Knowing which division you’re looking at and using the helmet colors and logo shapes, it’s pretty easy to ID this group: Angels, A’s, Astros, Mariners, Rangers. The green A’s helmet and orange Astros stand out the most in the entire AL, along with the White Sox.
This division is a little trickier to put together. Light reflections off the helmets and unexpected colors can throw you off, but again, the process of elimination eventually leads to positive IDs.
First, on the left, the orange logo indicates this is the Giants helmet, even if the “SF” logo or the color of the helmet can’t be confirmed. Next is the Dodgers, the only team in that division using that shade of blue. Three helmets to the right of the Dodgers, the logo appears to be an “SD,” so that’s the Padres, leaving the two teams in between.
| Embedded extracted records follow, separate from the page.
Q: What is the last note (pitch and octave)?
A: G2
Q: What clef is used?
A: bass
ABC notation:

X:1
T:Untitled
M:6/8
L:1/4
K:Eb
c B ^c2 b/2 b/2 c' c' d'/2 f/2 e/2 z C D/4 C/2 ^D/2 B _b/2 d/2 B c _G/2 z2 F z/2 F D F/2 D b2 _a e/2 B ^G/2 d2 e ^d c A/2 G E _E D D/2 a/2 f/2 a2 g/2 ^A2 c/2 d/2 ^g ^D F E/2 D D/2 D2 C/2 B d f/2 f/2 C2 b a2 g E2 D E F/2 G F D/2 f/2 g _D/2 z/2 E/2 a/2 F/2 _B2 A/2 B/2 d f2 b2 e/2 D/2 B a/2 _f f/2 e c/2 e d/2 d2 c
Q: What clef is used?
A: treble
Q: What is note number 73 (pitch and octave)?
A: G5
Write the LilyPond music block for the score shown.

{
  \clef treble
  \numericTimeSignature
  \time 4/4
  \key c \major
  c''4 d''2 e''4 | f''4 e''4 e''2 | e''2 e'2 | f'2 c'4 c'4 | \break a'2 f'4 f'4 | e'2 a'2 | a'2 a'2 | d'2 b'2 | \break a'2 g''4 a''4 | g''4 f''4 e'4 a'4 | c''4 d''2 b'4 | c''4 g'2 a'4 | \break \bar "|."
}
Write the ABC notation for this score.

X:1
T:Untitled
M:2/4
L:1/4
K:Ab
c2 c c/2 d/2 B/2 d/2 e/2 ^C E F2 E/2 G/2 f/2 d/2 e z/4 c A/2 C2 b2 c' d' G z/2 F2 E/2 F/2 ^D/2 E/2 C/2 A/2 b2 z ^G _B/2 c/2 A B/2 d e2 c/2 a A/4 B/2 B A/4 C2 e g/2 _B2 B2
We’re only left with the Rockies and Diamondbacks, and since the Rockies don’t have a red helmet, they’re clearly the black one next to the Dodgers. Arizona is the red helmet between Colorado and San Diego. That D-backs helmet is one of the newest additions to the Fireside’s collection, based on Lichtenberg’s site — and that Padres helmet is clearly from the original set the bar put on display.
Moving to the right from the Padres helmet, we have two easy teams to identify: the Cubs and Cardinals. Next is a yellow Pirates version, also dating to the earlier days of helmet bowl production. The Reds helmet is also pretty easy to pick out.
Next to the Reds, we have the helmet that provides the strongest evidence of when the bulk of this collection was acquired. Knowing that this is the Brewers helmet, Lichtenberg’s page for the team tells us that the block “M” logo was only used for the team from 1970-76.
It also appears that the block “M” was produced when the logos were stickers applied to solid-color, blank helmets. Now go back and look at some of the other older teams. Even accounting for reflections of light and possible differences in the angles at which the helmets are displayed, it appears some of the logos may not be perfectly centered, either horizontally or vertically. The Orioles, White Sox and Giants look low; the Astros may be high. And the Dodgers may be fully right of center — all suggesting these may be sticker-logo versions from the first sets produced.
The last division features three old helmets — possibly original — and two new versions. The newer Marlins, in teal, and Nationals, in red, bookend the quintet. Atlanta sports the lowercase “A” from the 1970s, while the Phillies helmet appears to be the maroon version issued from 1984-91. And the blue and orange of the Mets rounds out the collection.
Someday, when we’re no longer sheltering in place and travel becomes an option again, we’ll find ourselves back in Chicago. And we’ll have to take the Blue Line up to California for a drink at the Fireside and a closer look at this collection. After all, if most of these helmets are from the ’70s, there may be an Expos helmet tucked away behind the bar somewhere.